Second half: Iowa has somewhat climbed back into the game; the 19-point halftime lead has been cut to 11 (39-28), and Iowa has the ball. Brennan Cougill, who has just converted his trademark Pick and Popsicle, attempts another such three-pointer to cut the lead to eight. It rims out, and Chris Kramer hits a three moments later. Iowa would not score again for more than six minutes of gameplay as Purdue runs off 10 straight. At this point, the game is effectively over, as Iowa would not get within 17 points for the rest of the game.

The game was so disheartening that I didn't even have the desire to drink the frustration away; I instead curled up for a nap. It lasted a while, and in it I hada wonderful dream about BHGP. I'd like to share that with all of you, because it sure as shit beats talking about this basketball game.

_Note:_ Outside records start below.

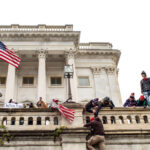 Justice Dept. Confronts Increasingly Complex Capitol Riot Inquiry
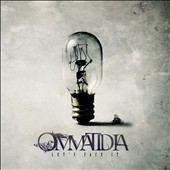 Ommatidia: Let's Face It! [5/5]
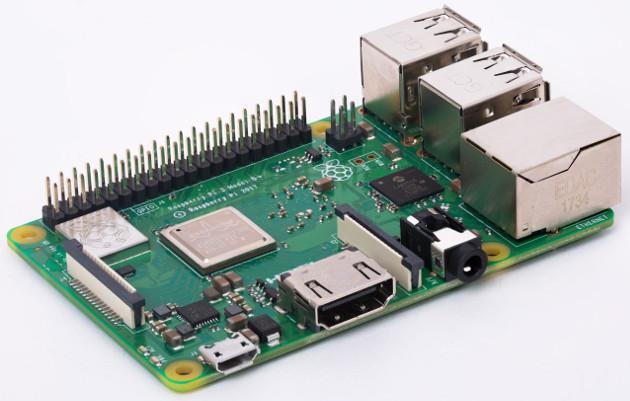 Raspberry Pi 3 B+ płytka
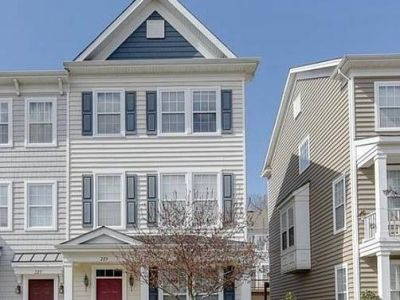 property image for 229 Tigerlilly Drive PORTSMOUTH VA 23701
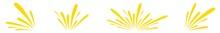 Splash Icon Yellow | Splashes | Droplets Symbol | Splashing Logo | Liquid Motion Sign | Isolated | Variations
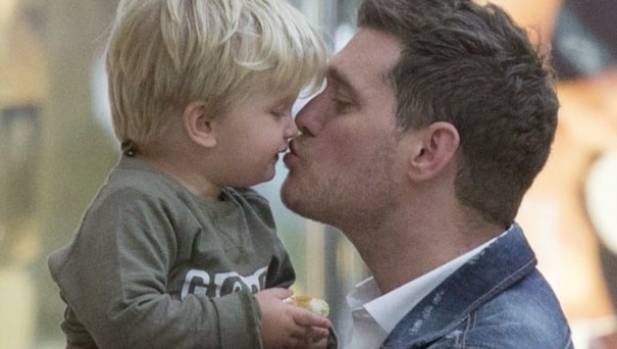 Michael Bublé confirms wife Luisana Lopilato is pregnant with their third child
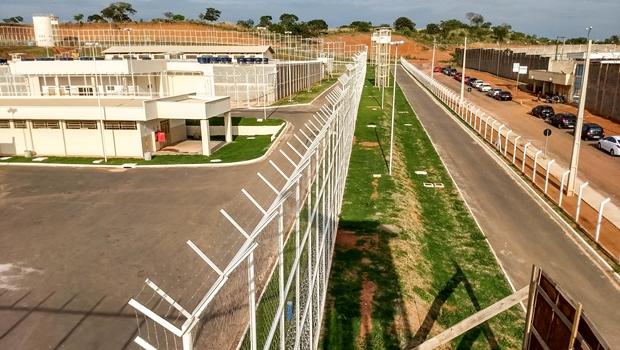 Projeto quer proibir instalação de presídios próximo de outras construções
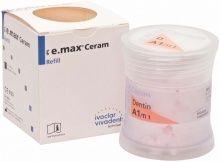 IPS e.max® Ceram Dentin A-D 100g A1  (Ivoclar Vivadent)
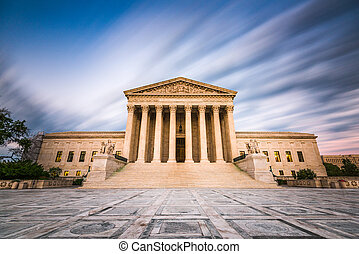 Supreme Court of the United States - United States Supreme...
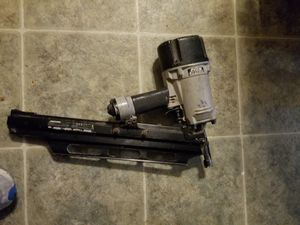 16 penny nail gun air powered for Sale in Moore, OK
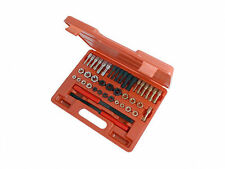 42PC RE THREAD TOOL KIT SET UNC UNF & METRIC SIZES TAPS DIES & FILES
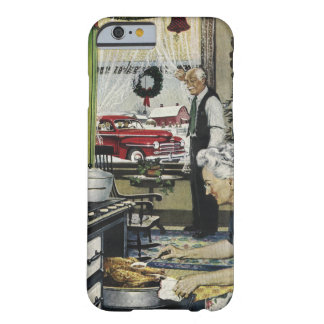 Old Fashioned Vintage Home Kitchen Christmas Barely There iPhone 6 Case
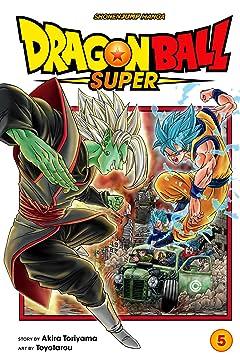 Dragon Ball Super Tome 5: The Decisive Battle! Farewell, Trunks!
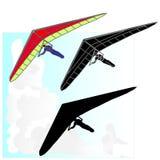 悬挂式滑翔机飞行传染媒介 免版税库存照片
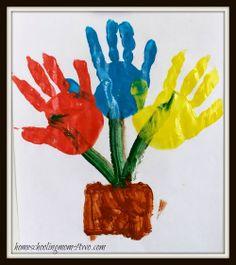 Hand Art For Preschoolers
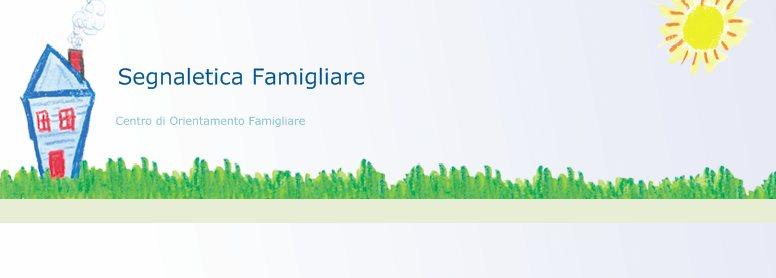 Logo Segnaletica Familiare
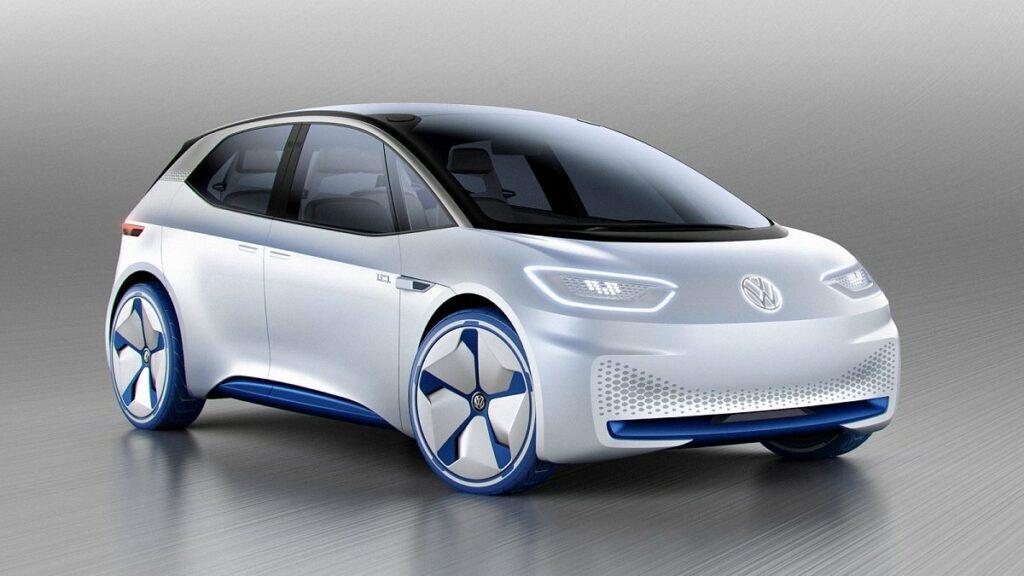 Новый электрический хэтчбэк Volkswagen I.D появится на рынке в 2020 году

In our dream that takes place at an indeterminate time, we are watching ESPN or something. In the discussions of an indeterminate NFL game for which BHGP had an open thread, John Madden is offering his thoughts on the game and somebody asks him about the internet. Madden is casually dismissive of said Internet, but says that he's fond of one website, OUR WEBSITE, because we "sent him some pens."*

They then flashed our URL on the screen as such:

That, of course, is not at all our website. BUT, as it turns out, that was a Hawkeye-themed message board that was run by, get this, an ex-girlfriend of Hawkeye State's. Naturally. It's where we had gotten the idea for our name, according to my poor, sleep-addled brain, and now we needed to get her to link to BHGP so we could get some of that wonderful ESPN traffic.

Then I woke up, angry at Hawkeye State for breaking so many hearts over the years. That mythical message board lady loved you, you know.

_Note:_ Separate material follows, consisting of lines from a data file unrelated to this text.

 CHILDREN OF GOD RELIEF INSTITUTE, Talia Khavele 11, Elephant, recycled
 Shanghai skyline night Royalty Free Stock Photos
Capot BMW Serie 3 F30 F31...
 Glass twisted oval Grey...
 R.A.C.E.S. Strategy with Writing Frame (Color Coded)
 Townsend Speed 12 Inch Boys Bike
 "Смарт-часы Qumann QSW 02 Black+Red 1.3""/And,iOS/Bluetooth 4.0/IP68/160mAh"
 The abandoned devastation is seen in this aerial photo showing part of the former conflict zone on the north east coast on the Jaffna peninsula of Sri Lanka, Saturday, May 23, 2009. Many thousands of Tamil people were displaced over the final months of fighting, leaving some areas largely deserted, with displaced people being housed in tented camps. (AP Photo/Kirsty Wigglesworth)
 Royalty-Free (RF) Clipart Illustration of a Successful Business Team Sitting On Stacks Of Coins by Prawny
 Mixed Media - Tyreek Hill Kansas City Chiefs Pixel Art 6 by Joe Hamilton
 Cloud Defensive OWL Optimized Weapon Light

And also, the moral of the story is clearly this: WE NEED TO START SENDING PENS TO JOHN MADDEN. Get on it, people! There's no clearer path to his heart than with a well-placed ballpoint. Wait, that sounds wrong and violent. Don't stab him. You know what I mean.

*In retrospect, this comment is probably what made me think of pens. Fortunately, I connected none of the innuendo to Madden in my dream, and that's for the best.